Big news, pt. 1

Postato giovedì 9 dicembre 2010 alle 15:40 da Lucio.  Stampa.
Categoria: Aggiornamenti.

Queste ultime settimane, oltre ad essere state particolarmente impegnative ed intense da un punto di vista lavorativo, hanno anche portato qualche importante novità nella mia vita a Sydney, tre per la precisione.
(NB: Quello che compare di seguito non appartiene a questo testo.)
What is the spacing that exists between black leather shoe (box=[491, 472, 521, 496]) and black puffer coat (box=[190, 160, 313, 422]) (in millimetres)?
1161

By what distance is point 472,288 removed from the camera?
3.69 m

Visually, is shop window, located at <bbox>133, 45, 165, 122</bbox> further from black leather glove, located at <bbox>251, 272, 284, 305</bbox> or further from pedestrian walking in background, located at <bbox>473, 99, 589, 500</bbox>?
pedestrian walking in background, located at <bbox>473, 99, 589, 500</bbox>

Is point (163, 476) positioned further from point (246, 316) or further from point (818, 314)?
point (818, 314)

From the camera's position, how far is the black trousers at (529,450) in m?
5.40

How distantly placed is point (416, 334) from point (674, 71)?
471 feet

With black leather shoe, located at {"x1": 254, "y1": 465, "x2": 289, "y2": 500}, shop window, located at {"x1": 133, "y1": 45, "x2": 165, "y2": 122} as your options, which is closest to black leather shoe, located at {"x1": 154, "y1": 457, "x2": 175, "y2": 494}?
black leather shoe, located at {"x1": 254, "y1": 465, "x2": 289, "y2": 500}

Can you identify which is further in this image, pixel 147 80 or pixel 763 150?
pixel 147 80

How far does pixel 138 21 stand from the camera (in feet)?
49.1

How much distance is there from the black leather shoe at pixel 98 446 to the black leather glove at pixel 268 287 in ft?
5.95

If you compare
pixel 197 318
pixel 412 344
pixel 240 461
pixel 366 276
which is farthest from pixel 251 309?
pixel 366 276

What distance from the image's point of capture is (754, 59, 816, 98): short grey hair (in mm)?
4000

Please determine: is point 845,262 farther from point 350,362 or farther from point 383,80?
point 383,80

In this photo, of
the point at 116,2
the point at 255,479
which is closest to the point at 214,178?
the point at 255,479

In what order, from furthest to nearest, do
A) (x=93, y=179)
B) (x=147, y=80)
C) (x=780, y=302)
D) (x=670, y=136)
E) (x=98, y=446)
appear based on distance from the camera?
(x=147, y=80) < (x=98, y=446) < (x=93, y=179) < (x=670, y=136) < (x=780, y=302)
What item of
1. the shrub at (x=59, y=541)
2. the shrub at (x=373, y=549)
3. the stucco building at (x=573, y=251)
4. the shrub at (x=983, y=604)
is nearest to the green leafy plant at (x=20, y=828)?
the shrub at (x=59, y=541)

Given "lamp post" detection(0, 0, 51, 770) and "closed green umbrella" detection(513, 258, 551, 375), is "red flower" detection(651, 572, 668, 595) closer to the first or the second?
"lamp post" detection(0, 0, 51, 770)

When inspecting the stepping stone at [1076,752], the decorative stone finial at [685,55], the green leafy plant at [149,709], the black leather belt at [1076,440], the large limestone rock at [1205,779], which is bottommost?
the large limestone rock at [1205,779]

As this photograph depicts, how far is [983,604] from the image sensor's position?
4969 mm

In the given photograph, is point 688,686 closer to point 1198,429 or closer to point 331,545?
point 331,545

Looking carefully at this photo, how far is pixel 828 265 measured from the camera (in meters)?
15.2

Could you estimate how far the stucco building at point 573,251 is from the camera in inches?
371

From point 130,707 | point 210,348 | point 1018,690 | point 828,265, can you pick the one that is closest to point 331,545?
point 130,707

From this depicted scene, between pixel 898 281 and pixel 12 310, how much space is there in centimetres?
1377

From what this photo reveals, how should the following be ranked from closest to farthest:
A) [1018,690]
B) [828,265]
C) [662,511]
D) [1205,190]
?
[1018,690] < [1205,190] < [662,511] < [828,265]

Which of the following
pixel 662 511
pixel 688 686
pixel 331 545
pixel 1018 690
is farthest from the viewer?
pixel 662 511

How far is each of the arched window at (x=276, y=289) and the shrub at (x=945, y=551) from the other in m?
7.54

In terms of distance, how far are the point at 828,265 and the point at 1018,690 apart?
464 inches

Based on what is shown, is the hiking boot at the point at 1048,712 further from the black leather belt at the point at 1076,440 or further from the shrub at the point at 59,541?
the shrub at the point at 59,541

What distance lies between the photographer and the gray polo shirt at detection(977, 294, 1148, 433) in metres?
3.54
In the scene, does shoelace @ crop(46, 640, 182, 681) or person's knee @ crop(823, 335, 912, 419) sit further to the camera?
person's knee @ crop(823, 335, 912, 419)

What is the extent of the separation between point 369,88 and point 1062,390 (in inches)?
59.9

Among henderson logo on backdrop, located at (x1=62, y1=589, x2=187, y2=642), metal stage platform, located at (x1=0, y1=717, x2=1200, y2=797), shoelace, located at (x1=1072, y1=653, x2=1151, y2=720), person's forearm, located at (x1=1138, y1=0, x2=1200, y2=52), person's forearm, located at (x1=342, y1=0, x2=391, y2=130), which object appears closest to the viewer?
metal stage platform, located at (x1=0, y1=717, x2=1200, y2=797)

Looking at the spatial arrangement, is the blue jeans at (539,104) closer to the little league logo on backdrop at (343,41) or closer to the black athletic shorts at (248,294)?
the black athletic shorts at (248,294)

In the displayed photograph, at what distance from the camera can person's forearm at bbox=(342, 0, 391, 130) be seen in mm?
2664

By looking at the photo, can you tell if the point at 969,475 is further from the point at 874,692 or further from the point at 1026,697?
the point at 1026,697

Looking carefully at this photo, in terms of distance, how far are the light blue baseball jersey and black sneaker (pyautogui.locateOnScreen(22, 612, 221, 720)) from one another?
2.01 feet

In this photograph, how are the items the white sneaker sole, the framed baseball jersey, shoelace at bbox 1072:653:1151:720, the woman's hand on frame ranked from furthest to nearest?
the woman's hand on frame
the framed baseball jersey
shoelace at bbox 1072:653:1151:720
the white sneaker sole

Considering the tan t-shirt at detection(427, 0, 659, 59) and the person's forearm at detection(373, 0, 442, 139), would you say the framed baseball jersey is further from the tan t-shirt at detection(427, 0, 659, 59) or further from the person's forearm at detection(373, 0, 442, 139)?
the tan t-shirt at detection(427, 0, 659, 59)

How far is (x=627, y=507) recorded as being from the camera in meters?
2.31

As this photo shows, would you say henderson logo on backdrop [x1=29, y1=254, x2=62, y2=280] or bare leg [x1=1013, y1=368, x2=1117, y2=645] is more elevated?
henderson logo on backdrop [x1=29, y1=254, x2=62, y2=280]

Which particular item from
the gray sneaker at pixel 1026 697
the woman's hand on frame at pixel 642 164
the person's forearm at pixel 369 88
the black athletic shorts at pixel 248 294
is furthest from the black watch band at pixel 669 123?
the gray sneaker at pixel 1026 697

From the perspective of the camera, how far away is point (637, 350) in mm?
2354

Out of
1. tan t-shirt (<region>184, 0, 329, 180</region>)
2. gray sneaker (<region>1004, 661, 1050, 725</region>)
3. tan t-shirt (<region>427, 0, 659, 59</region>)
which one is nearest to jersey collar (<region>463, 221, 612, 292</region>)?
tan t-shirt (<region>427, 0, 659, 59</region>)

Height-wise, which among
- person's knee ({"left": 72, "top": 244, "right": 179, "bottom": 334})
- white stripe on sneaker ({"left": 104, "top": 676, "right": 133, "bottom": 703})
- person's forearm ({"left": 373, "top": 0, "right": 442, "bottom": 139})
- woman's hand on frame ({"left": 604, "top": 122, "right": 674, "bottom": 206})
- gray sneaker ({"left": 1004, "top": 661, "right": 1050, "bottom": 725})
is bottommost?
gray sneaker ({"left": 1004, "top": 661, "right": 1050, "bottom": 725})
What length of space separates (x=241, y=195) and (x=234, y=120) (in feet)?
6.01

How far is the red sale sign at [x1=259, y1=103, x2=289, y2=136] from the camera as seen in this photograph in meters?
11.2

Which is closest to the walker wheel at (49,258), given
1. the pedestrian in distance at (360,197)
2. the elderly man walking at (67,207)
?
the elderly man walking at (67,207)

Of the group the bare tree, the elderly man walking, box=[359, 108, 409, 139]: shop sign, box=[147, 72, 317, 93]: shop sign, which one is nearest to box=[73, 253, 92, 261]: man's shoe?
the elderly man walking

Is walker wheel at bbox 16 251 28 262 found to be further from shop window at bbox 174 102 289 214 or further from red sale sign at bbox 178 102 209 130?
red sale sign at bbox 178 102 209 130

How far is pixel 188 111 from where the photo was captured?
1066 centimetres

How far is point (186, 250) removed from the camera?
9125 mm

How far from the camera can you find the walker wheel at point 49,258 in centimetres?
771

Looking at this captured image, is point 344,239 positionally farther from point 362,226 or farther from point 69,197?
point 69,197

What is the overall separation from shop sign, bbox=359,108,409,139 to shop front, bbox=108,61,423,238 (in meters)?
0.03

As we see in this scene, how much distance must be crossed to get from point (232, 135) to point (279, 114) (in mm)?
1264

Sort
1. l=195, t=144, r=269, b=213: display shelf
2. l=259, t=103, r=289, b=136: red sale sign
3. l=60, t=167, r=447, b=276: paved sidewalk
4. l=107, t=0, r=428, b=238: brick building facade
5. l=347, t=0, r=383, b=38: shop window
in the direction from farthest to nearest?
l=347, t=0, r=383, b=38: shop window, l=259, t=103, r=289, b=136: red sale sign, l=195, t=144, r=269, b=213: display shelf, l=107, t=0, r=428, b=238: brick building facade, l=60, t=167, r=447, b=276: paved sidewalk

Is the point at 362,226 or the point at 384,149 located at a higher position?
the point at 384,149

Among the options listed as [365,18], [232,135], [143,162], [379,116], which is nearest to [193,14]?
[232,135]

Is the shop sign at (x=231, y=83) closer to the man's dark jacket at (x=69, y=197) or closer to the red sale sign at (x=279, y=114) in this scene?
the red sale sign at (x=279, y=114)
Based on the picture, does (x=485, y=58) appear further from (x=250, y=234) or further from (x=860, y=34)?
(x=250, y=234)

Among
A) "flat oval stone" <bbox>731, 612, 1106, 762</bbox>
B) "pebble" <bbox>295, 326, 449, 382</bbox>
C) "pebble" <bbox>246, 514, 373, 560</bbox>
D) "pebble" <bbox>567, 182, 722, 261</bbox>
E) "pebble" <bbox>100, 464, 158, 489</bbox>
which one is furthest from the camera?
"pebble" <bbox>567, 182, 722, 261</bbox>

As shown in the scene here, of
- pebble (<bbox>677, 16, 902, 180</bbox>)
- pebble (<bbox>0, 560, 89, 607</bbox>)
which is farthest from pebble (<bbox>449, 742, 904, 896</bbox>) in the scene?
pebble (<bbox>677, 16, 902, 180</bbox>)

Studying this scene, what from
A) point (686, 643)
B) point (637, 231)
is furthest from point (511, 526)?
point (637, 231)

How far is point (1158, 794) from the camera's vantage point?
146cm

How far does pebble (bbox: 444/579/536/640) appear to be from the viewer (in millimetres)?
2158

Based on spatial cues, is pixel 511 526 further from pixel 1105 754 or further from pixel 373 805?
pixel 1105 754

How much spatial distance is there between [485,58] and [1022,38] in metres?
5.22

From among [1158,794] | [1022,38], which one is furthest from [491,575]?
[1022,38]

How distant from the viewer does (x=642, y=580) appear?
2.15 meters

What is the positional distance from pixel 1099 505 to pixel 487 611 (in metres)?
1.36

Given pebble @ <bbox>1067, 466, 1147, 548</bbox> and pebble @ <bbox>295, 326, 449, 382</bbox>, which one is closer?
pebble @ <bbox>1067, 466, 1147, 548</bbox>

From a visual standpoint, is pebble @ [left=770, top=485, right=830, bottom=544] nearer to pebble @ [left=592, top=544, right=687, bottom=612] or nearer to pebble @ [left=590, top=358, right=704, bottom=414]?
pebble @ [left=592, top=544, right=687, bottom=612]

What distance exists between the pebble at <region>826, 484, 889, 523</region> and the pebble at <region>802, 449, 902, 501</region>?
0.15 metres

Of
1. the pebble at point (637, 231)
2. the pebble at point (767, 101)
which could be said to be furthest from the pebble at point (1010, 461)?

La prima sarà svelata tra pochissimo, mentre per le altre due bisognerà aspettare un po’ di più…

Ieri, ad un anno di distanza dall’aver ottenuto la residenza permanente australiana e dopo oltre quattro da quel lontano ottobre 2006 in cui siamo sbarcati down under, ho ufficialmente fatto richiesta per la cittadinanza, ultimo step nel processo di naturalizzazione.

Processo che consiste di tre fasi: prima prepararsi per un test su valori, usi e costumi australiani, seconda presenziare alla cerimonia ufficiale dove si canta l’inno e si giura fedeltà alla Regina e terza richiesta del passaporto australiano.

Naturalmente il procedimento non sarà dei più veloci e anche in questo caso una buona dose di scartoffie, attese varie e tariffe da pagare e’ garantita. Se tutto va bene, da qui a sei mesi dovrei aver completato il tutto, secondo le ultime stime dell’Immigrazione.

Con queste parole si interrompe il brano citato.